The recent revival of old-school execution methods is one of the most distressing signs that the United States is moving backward. While other countries eliminate the death penalty, in the U.S., we have leaders champing at the bit to kill death row prisoners. In response to arguments that lethal injection methods have inflicted lingering and excruciating pain on the executed, those leaders have turned back the clock to methods they can pretend as relatively painless. But it’s all a farce.
To be clear, there is no acceptable way to execute a living, breathing human being.
To be clear, there is no acceptable way to execute a living, breathing human being. There’s no morally justifiable reason to do it. And there’s no reason to believe that executions make anybody safer. But news out of South Carolina should cause us to focus on the way that state governments continue to insist that they can find a good way to kill people.
That state told convicted murderer Mikal Mahdi he could have his pick: death by lethal injection, firing squad or electrocution. “Faced with barbaric and inhumane choices, Mikal Mahdi has chosen the lesser of three evils,” one of his attorneys said March 28. “Mikal chose the firing squad instead of being burned and mutilated in the electric chair, or suffering a lingering death on the lethal injection gurney.”
But it doesn’t appear that Mahdi got the near instantaneous death that he and the state wanted, the near-instantaneous death that a firing squad is supposed to guarantee. On April 11, a three-person firing squad fired at the target placed over Mahdi’s heart, but in court filings to the South Carolina Supreme Court on Thursday, Mahdi’s attorneys pointed out that there were only two wounds on the cadaver’s body, and they say neither of the executioners hit his heart directly.
“He’s not going to die instantaneously from this,” Dr. Carl Wigren, a forensic pathologist who reviewed the defense team’s autopsy documents for NPR, said. “I think that it took him some time to bleed out.”

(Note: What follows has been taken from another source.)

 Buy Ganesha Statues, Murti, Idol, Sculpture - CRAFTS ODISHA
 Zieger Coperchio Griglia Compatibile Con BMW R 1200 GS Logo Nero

“The autopsy confirms what I saw and heard,” David Weiss, an attorney for Mahdi, who witnessed his execution, said in a statement. “Mikal suffered an excruciating death. We don’t know what went wrong, but nothing about his execution was humane. The implications are horrifying for anyone facing the same choice as Mikal. South Carolina’s refusal to acknowledge their failures with executions cannot continue.”
Each of the three people in the firing squad was supposed to have a live round. In the attempt to explain why an autopsy that South Carolina commissioned found only two wounds, a doctor added a comment that says “it is believed that” two of the bullets entered the same wound.

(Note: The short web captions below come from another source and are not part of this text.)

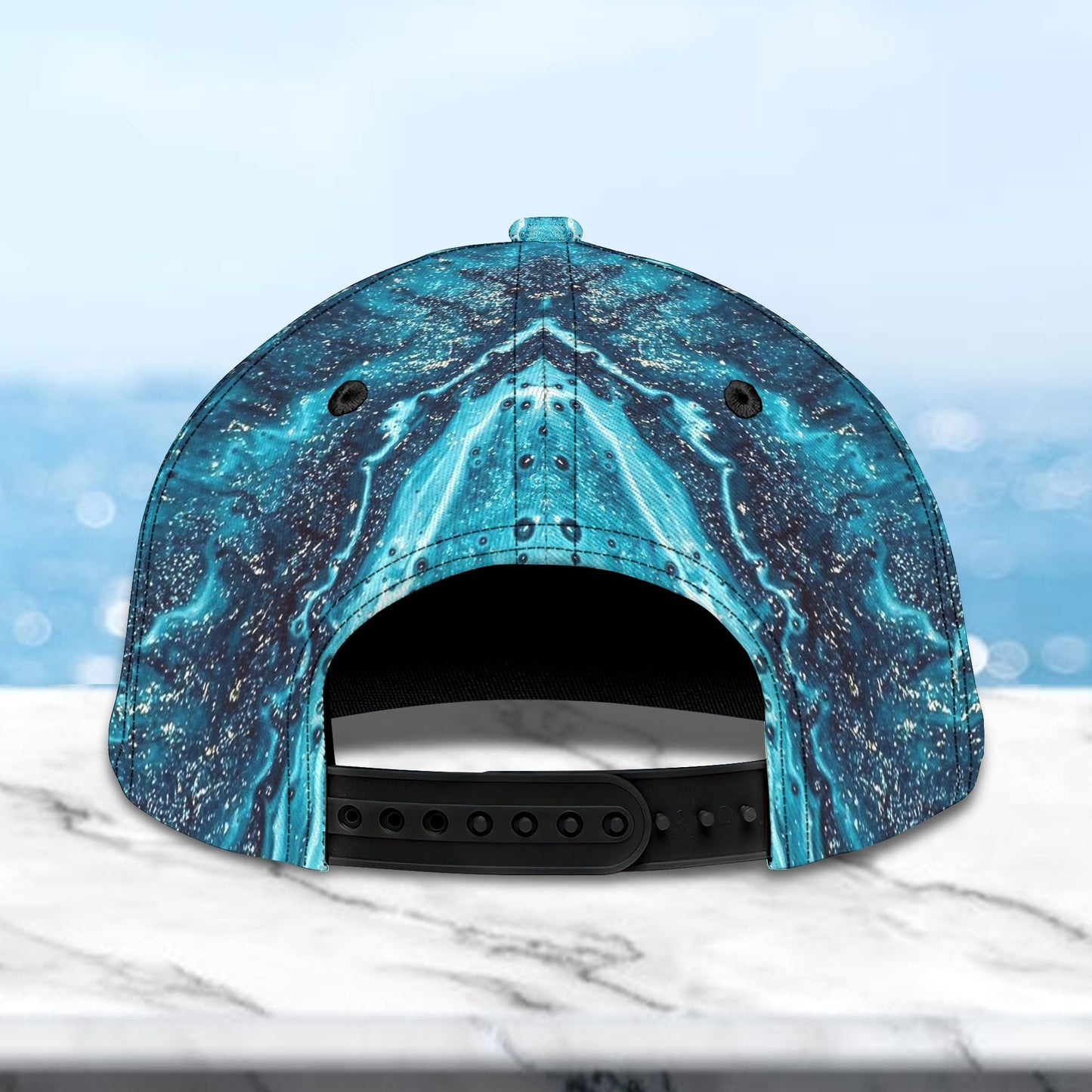 3D Classic Cap I'M Not A Widow Personalized Name Cap nama205 Lasfour CA1319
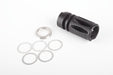 G&P QD Silencer with SR16 Flash Hider (14mm CCW)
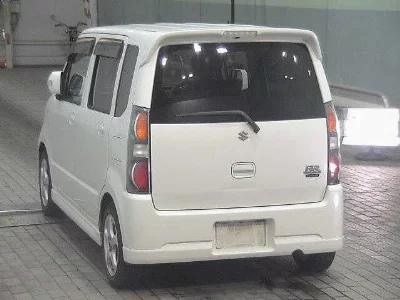 Suzuki WAGON R RR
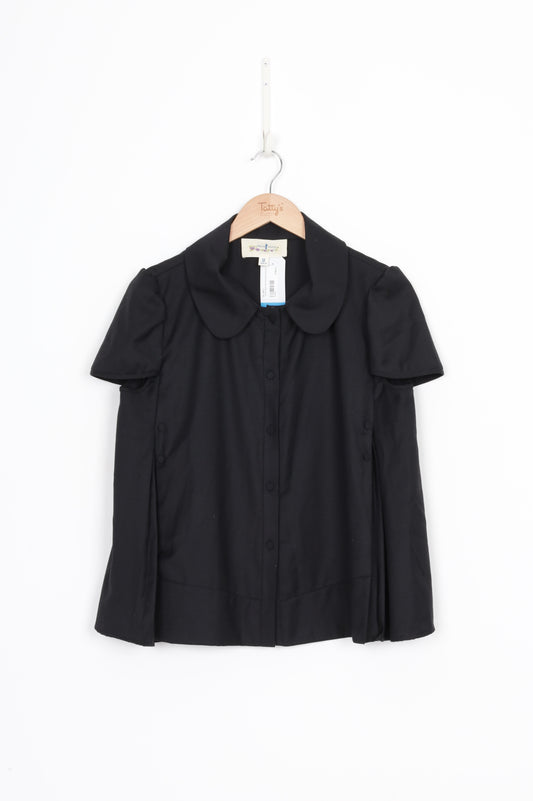 Trelise Cooper Womens Black Shirt Size 12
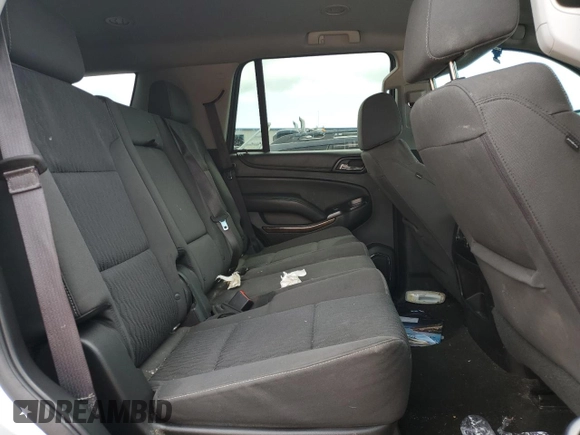 2016 Chevrolet Tahoe LS with VIN 1GNSCAKC7GR292272, listed as a Copart auction lot 54091975 with 221,137 mi miles and Salvage title. Bid and sale history available at DreamBid. Image 10.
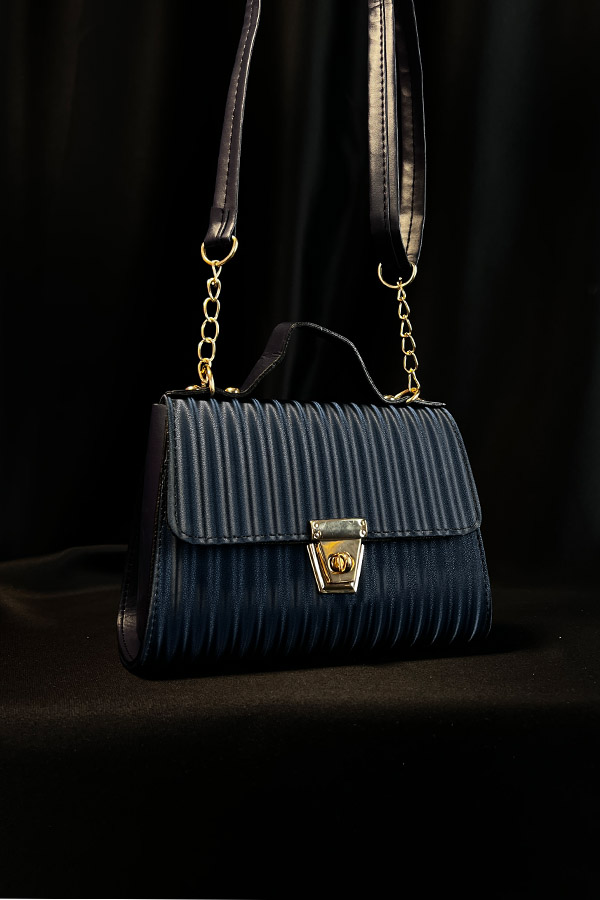 Aura Çanta - Lacivert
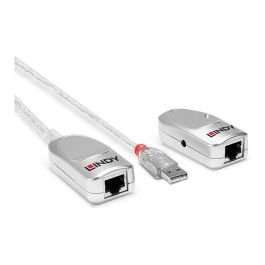 Lindy Extensor USB 1.1 Cat.6 50m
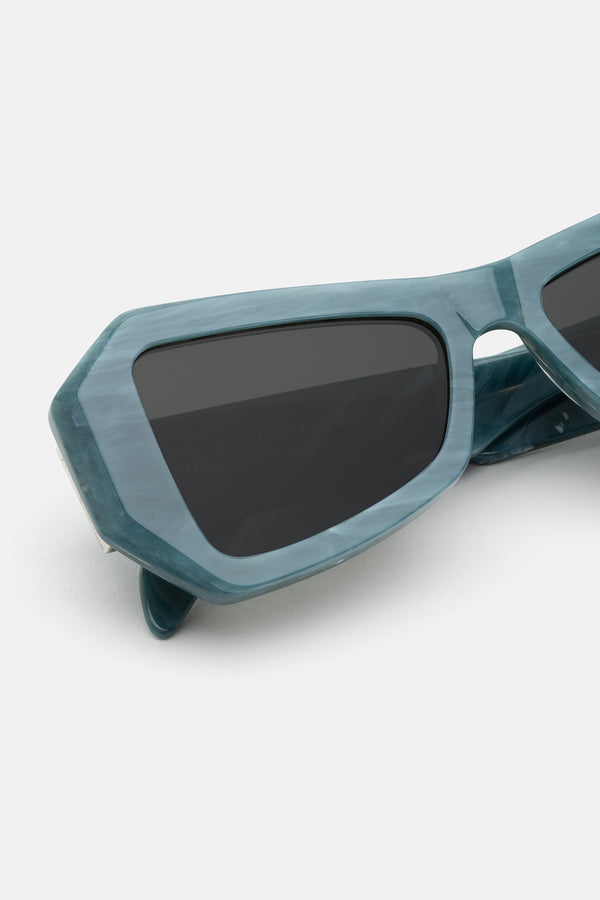 Retro Superfuture Tempio Blue Marble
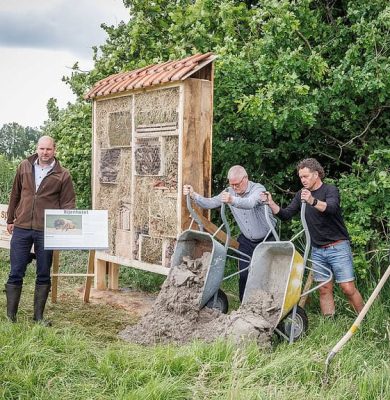 Foto Martijn Bijzitter, dag van de biodiversiteit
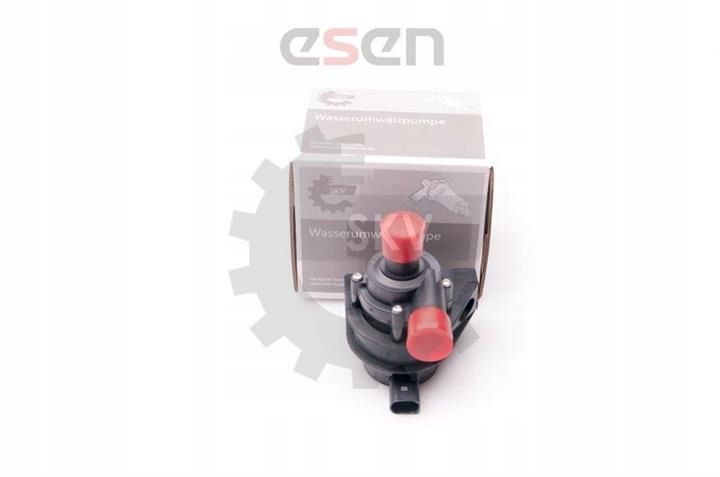 Pompa wody elektr dodatkowa - SKV ESEN 22SKV014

It is inconceivable that all the executioners missed directly hitting the condemned man’s heart but that two of them missed to the exact same degree. We should all feel insulted that a state government’s record suggests that’s what happened.
That South Carolina’s method of choice wasn’t as humane as advertised is less surprising when you consider that different courts can’t even agree on what constitutes a humane execution. The South Carolina Supreme Court ruled last year that a firing squad was an acceptable form of punishment because even if it did cause excruciating pain, “the pain will last only ten to fifteen seconds.” But when Jessie Hoffman, who was condemned to die in Louisiana, said that suffocating him by nitrogen gas would be torturous and unnecessarily cruel and that a firing squad would be better, the 5th Circuit Court of Appeals answered bluntly, “That can’t be right.”
And so the state of Louisiana killed Hoffman with a method that it doesn’t allow for the euthanization of dogs and cats.
The gas started flowing at 6:21 p.m. on March 18, Louisiana officials reported. John Simerman, a staff writer for The Times-Picayune | The Advocate who witnessed Hoffman’s execution, wrote that the 46-year-old’s “chest rose and he made a jerking motion” at 6:22, and that a minute later his “body shook and his fingers twitched” and he “appeared to pull at the arms of the table.” That was followed by his hands clenching.
The South Carolina Supreme Court ruled last year that, at minimum, a person executed by a firing squad would die quicker.
While the exact moment Hoffman expired can’t be known, the gas flowed for 19 minutes, and he was pronounced dead at 6:50 p.m. When the nitrogen mask that had been put over his face was removed, Simerman wrote, Hoffman’s “head was tilted back, teeth exposed in a grimace.”
Again, the South Carolina Supreme Court ruled last year that, at minimum, a person executed by a firing squad would die quicker “... unless there is a massive botch of the execution in which each member of the firing squad simply misses the inmate’s heart.” It appears that in the case of Mikal Mahdi, each member of the firing squad did just that.
Mahdi’s execution was barbaric. Some people may grudgingly concede that point because his killing was botched. But they ought to admit that it was barbaric because it was an execution.